Jazz Institute of Chicago

Clifford Brown: The Life & Art of the Legendary Jazz Trumpeter

Clifford Brown:
The Life & Art of the Legendary Jazz Trumpeter
by Nick Catalano
Oxford, $25.00
reviewed by Tom Cunniffe

For jazz fans and musicians alike, there is little to compare with the magic of Clifford Brown. Brownie was legendary in every sense: his explosion onto the jazz scene in 1953 with a seemingly fully-formed style; the fat and sweet trumpet sound coupled with a remarkably fluid technique; his natural assumption of the trumpet lineage from Dizzy Gillespie and Fats Navarro (and the true modesty which prevented him from making the claim himself); his lifestyle, which was essentially free of substance abuse; and of course, the promise stolen away when he died in a 1956 car crash at the age of 25.

I count myself high on the list of his adulators. Clifford Brown continues to be my favorite jazz trumpeter and a personal hero. I've collected all of his issued recordings, and have copies of several unissued ones, as well as his only surviving television appearance. Clifford's widow is a personal friend, and in 1983, I spent three wonderful weeks as a guest in her home.

At last, a full-length biography of Clifford has been published. Written by Nick Catalano, a professor of music and literature at Pace University, "Clifford Brown: The Life & Art of the Legendary Jazz Trumpeter" is a thoroughly researched exploration of this highly influential musician.

Catalano has found many heretofore unpublished details about Clifford's early life in Wilmington, Delaware. We learn about his large, talented family, discover his early development through the eyes of his teacher, Robert Lowery, and follow Clifford as his fame rises through jam session appearances in his teenage years. His near-fatal auto accident of 1950 is discussed in greater detail than ever before, not to mention Clifford's return to active playing after a year in a body cast. The brief section of photographs includes a remarkable shot of Clifford with his mentor and idol, Navarro.

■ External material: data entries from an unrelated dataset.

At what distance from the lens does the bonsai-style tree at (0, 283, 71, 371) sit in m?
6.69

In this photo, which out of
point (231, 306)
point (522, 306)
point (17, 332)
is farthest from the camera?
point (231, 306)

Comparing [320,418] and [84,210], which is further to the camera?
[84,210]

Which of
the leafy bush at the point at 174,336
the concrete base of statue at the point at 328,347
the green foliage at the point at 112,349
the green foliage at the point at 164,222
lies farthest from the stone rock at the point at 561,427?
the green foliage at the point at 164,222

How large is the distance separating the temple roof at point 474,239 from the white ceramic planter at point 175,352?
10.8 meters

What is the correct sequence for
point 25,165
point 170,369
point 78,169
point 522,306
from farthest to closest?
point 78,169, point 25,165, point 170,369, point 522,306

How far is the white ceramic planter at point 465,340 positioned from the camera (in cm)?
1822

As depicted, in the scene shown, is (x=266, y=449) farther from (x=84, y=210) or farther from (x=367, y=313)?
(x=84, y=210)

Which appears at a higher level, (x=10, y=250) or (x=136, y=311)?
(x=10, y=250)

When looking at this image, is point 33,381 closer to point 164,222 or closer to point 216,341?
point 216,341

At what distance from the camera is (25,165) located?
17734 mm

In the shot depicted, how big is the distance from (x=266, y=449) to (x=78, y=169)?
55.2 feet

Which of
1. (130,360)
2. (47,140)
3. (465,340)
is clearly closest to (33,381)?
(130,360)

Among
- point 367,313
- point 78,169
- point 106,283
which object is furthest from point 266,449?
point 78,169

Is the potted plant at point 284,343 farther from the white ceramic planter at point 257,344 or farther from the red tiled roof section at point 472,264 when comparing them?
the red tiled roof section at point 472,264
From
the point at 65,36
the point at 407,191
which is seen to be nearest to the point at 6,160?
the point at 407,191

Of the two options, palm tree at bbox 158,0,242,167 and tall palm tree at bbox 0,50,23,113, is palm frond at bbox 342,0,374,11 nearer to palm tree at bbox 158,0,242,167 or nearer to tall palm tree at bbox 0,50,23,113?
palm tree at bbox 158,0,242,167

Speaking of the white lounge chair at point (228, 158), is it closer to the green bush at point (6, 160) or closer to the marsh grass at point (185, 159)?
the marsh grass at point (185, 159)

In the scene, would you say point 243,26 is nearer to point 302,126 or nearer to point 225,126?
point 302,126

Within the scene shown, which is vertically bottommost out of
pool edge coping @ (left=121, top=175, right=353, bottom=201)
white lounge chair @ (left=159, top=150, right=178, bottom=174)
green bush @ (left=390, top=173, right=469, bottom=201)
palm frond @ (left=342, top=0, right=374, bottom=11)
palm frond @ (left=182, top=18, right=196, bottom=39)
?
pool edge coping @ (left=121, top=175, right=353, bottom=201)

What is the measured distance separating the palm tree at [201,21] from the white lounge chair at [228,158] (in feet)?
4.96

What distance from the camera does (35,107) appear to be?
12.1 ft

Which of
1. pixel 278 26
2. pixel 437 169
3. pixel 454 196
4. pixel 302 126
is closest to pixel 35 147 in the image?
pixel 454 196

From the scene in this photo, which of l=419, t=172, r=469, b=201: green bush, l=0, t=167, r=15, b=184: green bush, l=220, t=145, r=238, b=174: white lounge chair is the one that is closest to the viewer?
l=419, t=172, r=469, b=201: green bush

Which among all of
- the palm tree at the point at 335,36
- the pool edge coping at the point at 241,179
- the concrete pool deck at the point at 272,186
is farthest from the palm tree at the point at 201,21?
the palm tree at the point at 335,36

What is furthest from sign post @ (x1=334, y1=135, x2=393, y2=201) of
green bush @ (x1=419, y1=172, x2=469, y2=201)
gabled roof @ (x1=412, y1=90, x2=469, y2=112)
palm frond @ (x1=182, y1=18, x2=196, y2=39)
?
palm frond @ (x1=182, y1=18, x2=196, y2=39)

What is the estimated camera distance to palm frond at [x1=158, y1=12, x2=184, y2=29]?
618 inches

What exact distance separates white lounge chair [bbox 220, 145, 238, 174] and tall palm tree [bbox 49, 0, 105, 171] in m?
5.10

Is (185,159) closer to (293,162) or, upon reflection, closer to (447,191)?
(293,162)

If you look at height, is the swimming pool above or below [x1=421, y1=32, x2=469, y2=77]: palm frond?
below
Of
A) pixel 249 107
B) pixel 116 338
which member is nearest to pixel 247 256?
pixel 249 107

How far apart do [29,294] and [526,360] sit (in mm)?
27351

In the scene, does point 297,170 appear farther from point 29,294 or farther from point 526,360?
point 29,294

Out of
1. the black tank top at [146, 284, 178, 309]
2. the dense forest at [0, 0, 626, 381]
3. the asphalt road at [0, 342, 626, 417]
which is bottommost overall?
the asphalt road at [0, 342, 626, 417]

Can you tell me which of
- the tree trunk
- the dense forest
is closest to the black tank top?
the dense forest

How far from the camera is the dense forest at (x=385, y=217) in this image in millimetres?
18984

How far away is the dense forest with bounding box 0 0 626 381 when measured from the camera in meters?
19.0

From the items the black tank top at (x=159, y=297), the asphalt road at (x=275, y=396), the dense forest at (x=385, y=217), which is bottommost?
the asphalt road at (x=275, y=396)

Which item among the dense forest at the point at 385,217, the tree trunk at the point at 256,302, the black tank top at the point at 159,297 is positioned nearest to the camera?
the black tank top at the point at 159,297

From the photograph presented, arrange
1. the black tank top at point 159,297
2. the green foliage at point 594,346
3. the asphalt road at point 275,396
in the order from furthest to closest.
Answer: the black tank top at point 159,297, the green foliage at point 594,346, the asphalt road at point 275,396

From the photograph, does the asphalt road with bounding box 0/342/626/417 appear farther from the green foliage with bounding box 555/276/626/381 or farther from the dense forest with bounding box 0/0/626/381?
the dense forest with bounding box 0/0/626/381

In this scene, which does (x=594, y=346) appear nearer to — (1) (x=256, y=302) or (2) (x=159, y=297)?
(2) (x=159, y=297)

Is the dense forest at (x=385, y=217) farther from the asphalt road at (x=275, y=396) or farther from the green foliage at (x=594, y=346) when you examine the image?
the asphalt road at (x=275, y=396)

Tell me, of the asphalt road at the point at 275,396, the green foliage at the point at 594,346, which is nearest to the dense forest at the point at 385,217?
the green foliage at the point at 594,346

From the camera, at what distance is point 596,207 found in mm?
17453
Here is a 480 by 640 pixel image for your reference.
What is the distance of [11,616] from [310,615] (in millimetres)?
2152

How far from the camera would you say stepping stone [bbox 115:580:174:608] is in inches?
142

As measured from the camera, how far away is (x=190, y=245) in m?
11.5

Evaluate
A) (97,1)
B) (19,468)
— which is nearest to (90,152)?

Clifford's first commercial recordings took place in 1952, while he was a member of the R & B group, Chris Powell & The Blue Flames. After a fine chapter on Clifford's tenure with that group, the book begins to bog down. From here to the end of the book, Catalano attempts to discuss every published recording that Clifford made. As an author myself, I know that doing a tune-by-tune analysis can make for difficult reading, especially if you wish to make the book accessible to non-musicians.

Catalano runs into a familiar trap: he seems to run out of fresh things to say about Clifford's playing, so the discussions get shorter and shorter until they begin to look like a set of poorly-written liner notes. It isn't until the end of the book, where he discusses an unreleased tape of Clifford's quintet with Max Roach and Sonny Rollins that he seems excited by the music. What may have worked better would have been discussions and transcriptions of a selected group of solos.

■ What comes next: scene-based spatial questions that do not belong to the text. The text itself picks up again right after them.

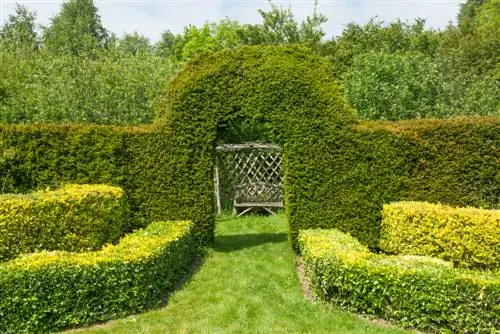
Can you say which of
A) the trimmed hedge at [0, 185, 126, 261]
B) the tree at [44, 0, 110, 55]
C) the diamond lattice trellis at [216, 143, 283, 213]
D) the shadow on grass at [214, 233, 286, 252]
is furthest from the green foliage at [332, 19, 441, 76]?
the tree at [44, 0, 110, 55]

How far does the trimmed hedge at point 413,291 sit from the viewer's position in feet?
19.8

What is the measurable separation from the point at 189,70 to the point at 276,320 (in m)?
5.79

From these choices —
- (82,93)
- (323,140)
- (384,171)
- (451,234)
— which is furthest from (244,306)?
(82,93)

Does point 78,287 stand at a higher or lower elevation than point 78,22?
lower

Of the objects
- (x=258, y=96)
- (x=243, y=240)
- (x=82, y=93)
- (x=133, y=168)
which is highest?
(x=82, y=93)

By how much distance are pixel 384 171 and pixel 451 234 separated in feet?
7.02

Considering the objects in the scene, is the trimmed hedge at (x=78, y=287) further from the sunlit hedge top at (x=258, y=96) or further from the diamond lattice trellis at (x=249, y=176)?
the diamond lattice trellis at (x=249, y=176)

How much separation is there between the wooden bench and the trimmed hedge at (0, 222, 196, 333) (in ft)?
26.6

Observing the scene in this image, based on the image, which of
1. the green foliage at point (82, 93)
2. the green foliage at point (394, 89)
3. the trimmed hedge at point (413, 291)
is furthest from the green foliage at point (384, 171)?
the green foliage at point (82, 93)

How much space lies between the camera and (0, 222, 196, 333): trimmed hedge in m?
6.11

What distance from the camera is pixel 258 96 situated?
997cm

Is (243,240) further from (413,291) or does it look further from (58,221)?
(413,291)

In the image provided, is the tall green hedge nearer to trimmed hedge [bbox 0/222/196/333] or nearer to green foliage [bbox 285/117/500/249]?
green foliage [bbox 285/117/500/249]

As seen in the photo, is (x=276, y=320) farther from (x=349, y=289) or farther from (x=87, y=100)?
(x=87, y=100)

Of course, Catalano does not abandon Clifford's life story when the recordings begin. The exploits of Clifford and his band mates during their European tour with Lionel Hampton are hilarious, and Clifford's stay in California, when he made plans for the quintet with Roach and met his future wife, LaRue, are lovingly detailed.

Perhaps Catalano's greatest discovery revolves around the famous jam session released on Columbia's "The Beginning & The End." Catalano argues convincingly that the music on that recording was not recorded the night Clifford died, but on May 31, 1955. Although the clipping is not reproduced in the book, Catalano says that Clifford's appearance had been reported in a newsletter, which included photos of the event. The date is also corroborated in an interview with one of the participants, tenor saxophonist Billy Root.

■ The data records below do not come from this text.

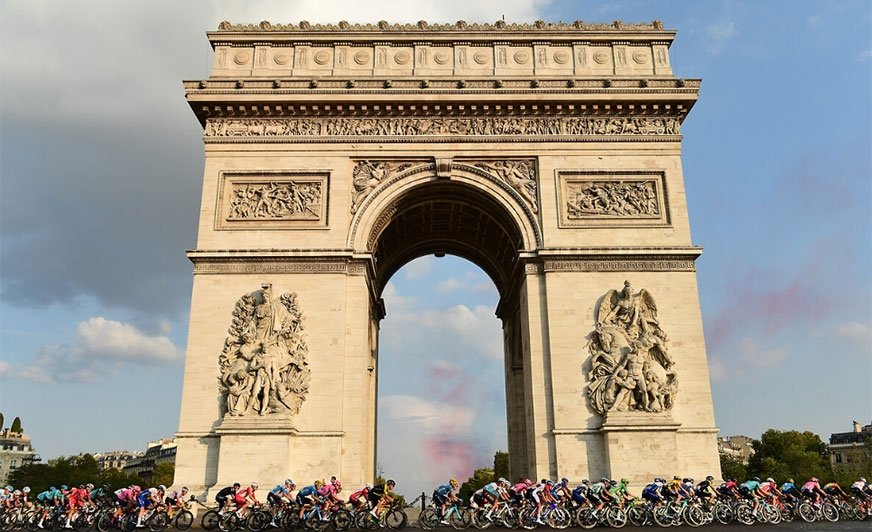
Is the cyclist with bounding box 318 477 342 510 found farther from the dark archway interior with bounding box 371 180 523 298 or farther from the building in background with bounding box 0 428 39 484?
the building in background with bounding box 0 428 39 484

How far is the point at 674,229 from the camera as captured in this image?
2217 cm

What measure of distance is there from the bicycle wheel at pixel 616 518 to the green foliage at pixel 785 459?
42.3 m

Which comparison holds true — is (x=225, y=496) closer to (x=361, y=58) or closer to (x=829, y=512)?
(x=829, y=512)

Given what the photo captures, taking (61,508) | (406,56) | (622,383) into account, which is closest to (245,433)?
(61,508)

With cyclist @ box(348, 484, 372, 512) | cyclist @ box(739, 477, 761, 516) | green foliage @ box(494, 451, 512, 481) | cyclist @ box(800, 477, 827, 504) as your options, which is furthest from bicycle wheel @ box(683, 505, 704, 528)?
green foliage @ box(494, 451, 512, 481)

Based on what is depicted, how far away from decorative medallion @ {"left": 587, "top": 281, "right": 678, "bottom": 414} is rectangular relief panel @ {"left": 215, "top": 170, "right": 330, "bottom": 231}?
908 cm

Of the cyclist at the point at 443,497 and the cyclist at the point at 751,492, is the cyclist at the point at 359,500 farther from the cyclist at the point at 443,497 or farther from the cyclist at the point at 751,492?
the cyclist at the point at 751,492

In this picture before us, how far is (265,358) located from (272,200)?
17.0 feet

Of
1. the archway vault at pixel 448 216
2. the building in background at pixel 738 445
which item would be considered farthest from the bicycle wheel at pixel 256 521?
the building in background at pixel 738 445

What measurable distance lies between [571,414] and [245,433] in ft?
29.6

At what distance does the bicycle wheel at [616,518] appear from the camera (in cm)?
1659

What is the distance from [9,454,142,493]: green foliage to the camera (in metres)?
62.6

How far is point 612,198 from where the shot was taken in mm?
22609

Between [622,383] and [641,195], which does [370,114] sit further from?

With this revelation, it's too bad that Catalano chose not to include a complete Brown discography in the book. Instead, he briefly discusses several of the current reissue packages. Unfortunately, this will make this section of the book obsolete once newer and better editions replace these reissues. Further, including the complete discography would have alerted Catalano to a few issued live recordings never mentioned in the text (i.e., the Elektra/Musician LP "Pure Genius," which documents a 1956 club date, and a pair of Philology CDs titled "Brownie's Eyes" which include another extended session with the Brown/Roach/Rollins band and a jam session with the then-unknown Eric Dolphy.)

Despite these and a few other quibbles, Catalano deserves a great deal of praise for this book. I'm sure that Clifford's many fans will learn lots from the biography, and hopefully, newcomers to the music will be inspired to seek out Clifford's recordings. Thankfully, the latter is already happening: in his final paragraph, Catalano describes a 1995 jam session at the Clifford Brown Memorial Jazz Festival. He says he could not hold back the tears when he heard a group of teenage musicians playing and enjoying the music of Clifford Brown. With the publication of this book, the availability of Clifford's recordings, and young musicians eager to take up his music, we may be on the verge of a Clifford Brown renaissance. No one deserves it more.